RECORDS SHOWN -
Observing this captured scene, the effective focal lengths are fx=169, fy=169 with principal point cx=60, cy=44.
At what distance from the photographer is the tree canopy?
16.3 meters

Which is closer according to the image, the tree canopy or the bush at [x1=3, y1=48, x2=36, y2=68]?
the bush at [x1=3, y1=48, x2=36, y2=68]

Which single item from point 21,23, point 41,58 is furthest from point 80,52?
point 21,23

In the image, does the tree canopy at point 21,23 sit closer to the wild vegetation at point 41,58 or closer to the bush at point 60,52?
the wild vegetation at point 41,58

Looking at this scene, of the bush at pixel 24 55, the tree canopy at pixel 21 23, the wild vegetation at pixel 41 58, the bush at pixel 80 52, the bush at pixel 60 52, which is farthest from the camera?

TO BE DONE - Copy all of the material above word for word, keeping every line as it appears.

THE REPLY -
Observing this captured scene, the effective focal lengths are fx=169, fy=169 with principal point cx=60, cy=44.
At what distance from the photographer is the tree canopy?
16.3 meters

Which is closer according to the image, the tree canopy or the bush at [x1=3, y1=48, x2=36, y2=68]?
the bush at [x1=3, y1=48, x2=36, y2=68]

Which single item from point 21,23, point 41,58 is furthest from point 80,52?
point 21,23

In the image, does the tree canopy at point 21,23 sit closer to the wild vegetation at point 41,58 or closer to the bush at point 60,52?
the wild vegetation at point 41,58

Looking at this scene, of the bush at pixel 24 55, the tree canopy at pixel 21 23, the wild vegetation at pixel 41 58, the bush at pixel 80 52, the bush at pixel 60 52, which is farthest from the camera?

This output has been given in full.